За пределами обжитого пространства - ощетинившийся боеголовками, опасный, “загнивающий” империализм, нафаршированный буржуями в черных шляпах-цилиндрах и невозвращенцами Мальчишами-Плохишами. Правда, и там, “за бугром”, есть "порядочные люди" - эксплуатируемые трудящиеся, мировой пролетариат, деятели коммунистических и рабочих партий, левое студенчество, прогрессивная интеллигенция (Мартин Лютер Кинг, Анжела Дэвис, Дин Рид, Джейн Фонда). Существование внешнего врага - гарант внутренней стабильности, замиренности и полноценного счастливого жития в пределах Совдепии: "Любимый город может спать спокойно...", "Если завтра война, если завтра в поход, если черные силы нагрянут...", “Броня крепка и танки наши быстры…” В нашем государстве - полный порядок. Даже стихийные бедствия происходят в рамках предсказуемости, "по плану"! Напротив, за пределами страны - сущий ад, царство хаоса, "вражеское логово", где живут "нелюди", "ползучие гады”, “гидры мирового империализма", "собаки", "шакалы", "акулы", лишенные элементарных человеческих качеств: они "лают", "каркают", "шипят", “брызжат слюной”. Там - средоточие зла, природной и общественной нестабильности. Там и проституция, и извержения вулканов, и наводнения, и авиакатастрофы, и наркомания, и преступность. У нас же извержения вулканов не происходят иначе, как по санкции вождя или вышестоящих органов.
========
• [КОРОТКОЕ ЗАДАНИЕ 1]
Перескажите короче абзац текста страницы, который начинается словами «За пределами обжитого пространства». Главные мысли нужно сохранить.

• [ПРЕДОСТАВЛЕННЫЕ МАТЕРИАЛЫ]
========
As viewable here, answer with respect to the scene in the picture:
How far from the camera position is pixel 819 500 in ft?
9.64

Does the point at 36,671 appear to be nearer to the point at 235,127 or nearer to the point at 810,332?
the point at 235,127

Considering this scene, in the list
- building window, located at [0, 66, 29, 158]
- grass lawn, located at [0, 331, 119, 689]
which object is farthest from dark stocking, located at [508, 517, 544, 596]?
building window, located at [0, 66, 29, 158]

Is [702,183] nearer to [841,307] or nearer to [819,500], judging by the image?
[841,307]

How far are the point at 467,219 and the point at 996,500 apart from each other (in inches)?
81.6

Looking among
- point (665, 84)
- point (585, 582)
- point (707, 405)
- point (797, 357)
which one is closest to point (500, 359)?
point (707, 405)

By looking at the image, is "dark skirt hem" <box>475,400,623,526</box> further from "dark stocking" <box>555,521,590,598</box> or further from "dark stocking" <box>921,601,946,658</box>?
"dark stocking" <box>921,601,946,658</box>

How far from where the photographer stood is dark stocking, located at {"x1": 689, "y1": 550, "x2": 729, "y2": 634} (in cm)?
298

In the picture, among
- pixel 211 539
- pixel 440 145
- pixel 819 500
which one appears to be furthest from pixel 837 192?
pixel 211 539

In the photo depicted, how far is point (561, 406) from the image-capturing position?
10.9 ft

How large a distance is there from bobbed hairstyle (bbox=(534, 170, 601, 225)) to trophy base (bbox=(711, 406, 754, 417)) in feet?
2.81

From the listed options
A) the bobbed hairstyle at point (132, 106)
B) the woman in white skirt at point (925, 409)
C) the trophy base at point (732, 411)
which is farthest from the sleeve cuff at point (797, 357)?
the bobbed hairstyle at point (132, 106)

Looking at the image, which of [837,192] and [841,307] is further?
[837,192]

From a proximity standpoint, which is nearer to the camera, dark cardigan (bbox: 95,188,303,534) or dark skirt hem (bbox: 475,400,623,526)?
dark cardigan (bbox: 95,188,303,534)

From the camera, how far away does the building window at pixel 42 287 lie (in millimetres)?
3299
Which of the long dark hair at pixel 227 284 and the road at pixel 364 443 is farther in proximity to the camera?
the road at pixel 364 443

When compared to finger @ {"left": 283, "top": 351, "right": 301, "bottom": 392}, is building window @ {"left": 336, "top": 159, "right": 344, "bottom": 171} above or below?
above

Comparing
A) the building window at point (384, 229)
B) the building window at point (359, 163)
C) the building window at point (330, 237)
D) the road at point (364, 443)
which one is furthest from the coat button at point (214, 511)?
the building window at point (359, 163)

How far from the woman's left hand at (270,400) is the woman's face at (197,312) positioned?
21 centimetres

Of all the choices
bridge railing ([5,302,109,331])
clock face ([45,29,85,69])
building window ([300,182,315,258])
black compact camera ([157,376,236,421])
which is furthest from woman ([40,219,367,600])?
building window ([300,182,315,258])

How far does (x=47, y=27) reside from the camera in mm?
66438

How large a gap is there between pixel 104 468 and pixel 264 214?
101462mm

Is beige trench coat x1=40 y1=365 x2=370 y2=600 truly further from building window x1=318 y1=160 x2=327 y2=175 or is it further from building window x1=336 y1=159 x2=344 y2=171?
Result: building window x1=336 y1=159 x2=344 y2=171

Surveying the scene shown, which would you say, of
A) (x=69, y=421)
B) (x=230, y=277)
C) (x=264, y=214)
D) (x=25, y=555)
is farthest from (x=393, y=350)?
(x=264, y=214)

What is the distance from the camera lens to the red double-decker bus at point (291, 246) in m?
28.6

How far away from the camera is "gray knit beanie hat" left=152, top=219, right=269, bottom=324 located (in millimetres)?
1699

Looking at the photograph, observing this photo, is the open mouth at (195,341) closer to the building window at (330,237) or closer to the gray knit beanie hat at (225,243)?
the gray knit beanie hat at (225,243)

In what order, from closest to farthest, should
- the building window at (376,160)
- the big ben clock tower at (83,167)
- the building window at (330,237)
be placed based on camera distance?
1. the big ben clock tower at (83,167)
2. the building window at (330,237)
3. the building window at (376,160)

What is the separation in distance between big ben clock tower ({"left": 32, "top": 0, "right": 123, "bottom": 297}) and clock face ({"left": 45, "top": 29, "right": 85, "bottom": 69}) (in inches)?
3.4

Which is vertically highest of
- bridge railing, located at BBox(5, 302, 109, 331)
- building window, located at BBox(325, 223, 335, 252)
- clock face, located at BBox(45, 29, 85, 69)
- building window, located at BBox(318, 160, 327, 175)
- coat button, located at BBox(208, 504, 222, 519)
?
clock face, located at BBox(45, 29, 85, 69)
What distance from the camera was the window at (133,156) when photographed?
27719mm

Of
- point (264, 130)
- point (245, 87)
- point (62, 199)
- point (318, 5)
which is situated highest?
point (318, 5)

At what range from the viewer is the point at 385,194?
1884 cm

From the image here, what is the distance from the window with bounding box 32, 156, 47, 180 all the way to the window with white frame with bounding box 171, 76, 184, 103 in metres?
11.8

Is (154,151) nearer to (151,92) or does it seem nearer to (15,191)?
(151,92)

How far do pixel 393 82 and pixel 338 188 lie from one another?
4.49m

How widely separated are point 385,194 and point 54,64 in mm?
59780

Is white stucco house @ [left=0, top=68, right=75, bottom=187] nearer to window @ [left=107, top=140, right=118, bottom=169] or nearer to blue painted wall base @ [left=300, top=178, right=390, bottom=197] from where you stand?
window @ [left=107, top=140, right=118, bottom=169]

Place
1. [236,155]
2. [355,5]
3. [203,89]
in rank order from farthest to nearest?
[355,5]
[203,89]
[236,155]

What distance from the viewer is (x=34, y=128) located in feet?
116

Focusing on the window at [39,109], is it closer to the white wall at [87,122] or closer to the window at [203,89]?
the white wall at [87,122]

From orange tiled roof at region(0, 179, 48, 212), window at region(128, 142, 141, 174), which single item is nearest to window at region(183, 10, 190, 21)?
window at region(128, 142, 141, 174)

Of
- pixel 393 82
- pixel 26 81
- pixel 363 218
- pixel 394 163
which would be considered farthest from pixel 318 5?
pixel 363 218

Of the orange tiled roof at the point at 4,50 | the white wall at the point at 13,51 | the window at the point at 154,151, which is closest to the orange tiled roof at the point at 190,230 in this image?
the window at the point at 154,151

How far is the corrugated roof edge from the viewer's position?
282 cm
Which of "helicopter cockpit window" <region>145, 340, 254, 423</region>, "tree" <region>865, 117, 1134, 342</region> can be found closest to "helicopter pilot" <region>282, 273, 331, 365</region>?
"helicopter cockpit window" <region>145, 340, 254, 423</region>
========
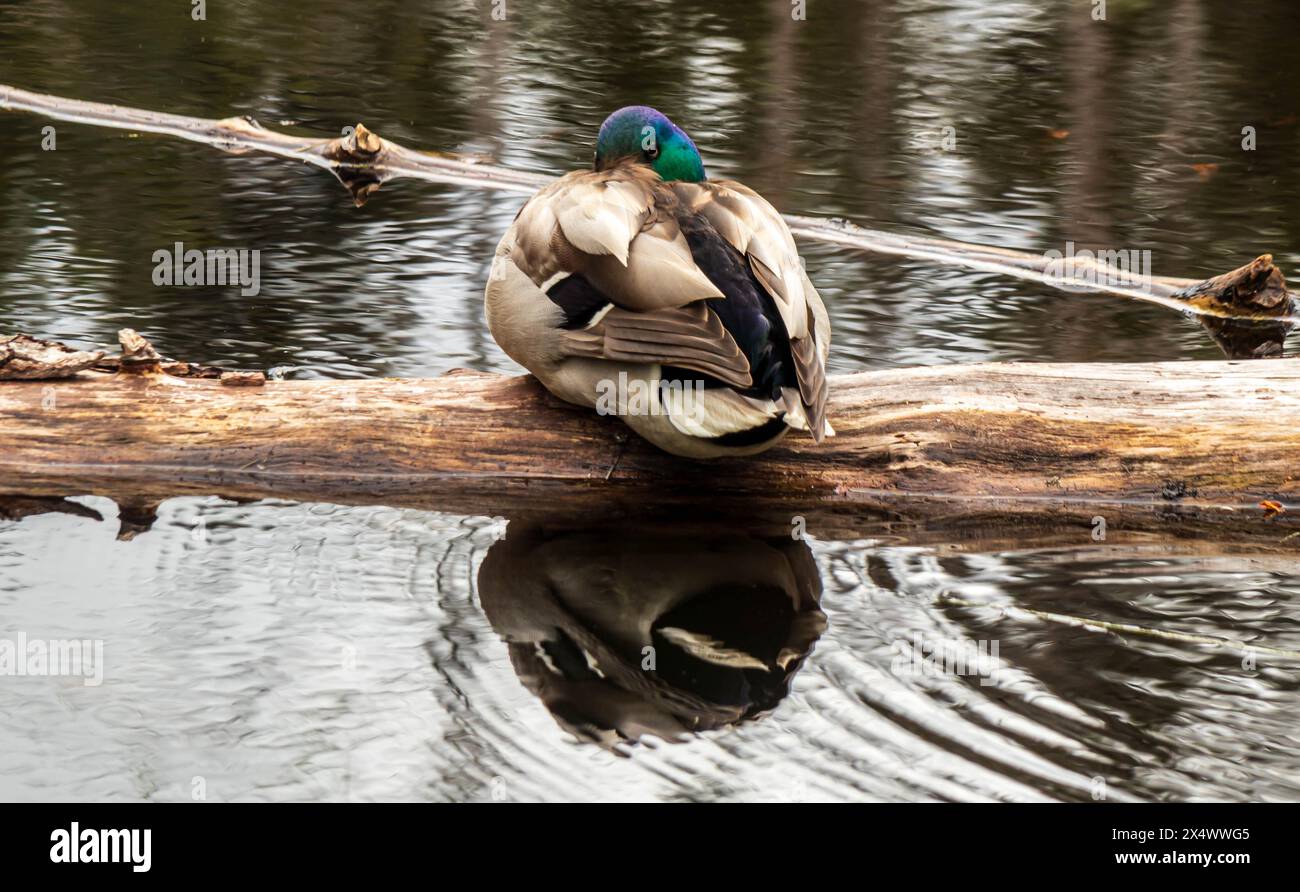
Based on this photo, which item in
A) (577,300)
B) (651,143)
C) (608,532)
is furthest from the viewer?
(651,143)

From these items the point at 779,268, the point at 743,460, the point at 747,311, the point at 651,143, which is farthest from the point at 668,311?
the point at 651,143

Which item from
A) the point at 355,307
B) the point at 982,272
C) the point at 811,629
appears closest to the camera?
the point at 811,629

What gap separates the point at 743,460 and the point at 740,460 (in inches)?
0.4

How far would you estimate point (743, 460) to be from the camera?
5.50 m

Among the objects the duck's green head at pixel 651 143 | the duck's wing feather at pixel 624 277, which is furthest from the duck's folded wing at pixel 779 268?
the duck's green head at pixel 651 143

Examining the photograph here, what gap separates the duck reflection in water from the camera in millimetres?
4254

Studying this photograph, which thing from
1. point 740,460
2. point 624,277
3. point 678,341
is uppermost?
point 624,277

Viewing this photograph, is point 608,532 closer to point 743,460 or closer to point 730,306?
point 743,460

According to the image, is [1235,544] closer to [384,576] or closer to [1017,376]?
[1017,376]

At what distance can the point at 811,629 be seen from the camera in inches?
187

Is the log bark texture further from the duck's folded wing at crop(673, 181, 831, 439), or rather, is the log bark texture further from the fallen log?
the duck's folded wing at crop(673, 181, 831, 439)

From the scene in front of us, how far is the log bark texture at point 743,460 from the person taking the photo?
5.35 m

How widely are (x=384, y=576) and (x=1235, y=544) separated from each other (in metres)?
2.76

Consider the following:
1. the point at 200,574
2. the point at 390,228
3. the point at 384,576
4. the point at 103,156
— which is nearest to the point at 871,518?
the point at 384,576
========
• [КОРОТКОЕ ЗАДАНИЕ 2]
Найдите в записях все строки со словом «away» и выпишите их целиком.

• [РЕШЕНИЕ 1]
За границей, по словам текста, лежит опасный «загнивающий» империализм, полный боеголовок, буржуев и невозвращенцев. Но и там есть «порядочные люди»: угнетенные трудящиеся, коммунисты, левые студенты и прогрессивная интеллигенция, например Мартин Лютер Кинг, Анжела Дэвис, Дин Рид и Джейн Фонда. Внешний враг нужен как залог спокойной и счастливой жизни внутри страны, и об этом поется в песнях. Дома всё в порядке, даже стихийные бедствия случаются «по плану». А за рубежом царят ад и хаос. Там живут «нелюди», которых называют гадами, собаками, шакалами и акулами. Там проституция, извержения вулканов, наводнения, авиакатастрофы, наркомания и преступность. У нас же вулкан извергается только с разрешения вождя или начальства.

• [РЕШЕНИЕ 2]
From the camera, how far away does the building window at pixel 42 287 lie (in millimetres)?
How far away from the camera is "gray knit beanie hat" left=152, top=219, right=269, bottom=324 located (in millimetres)?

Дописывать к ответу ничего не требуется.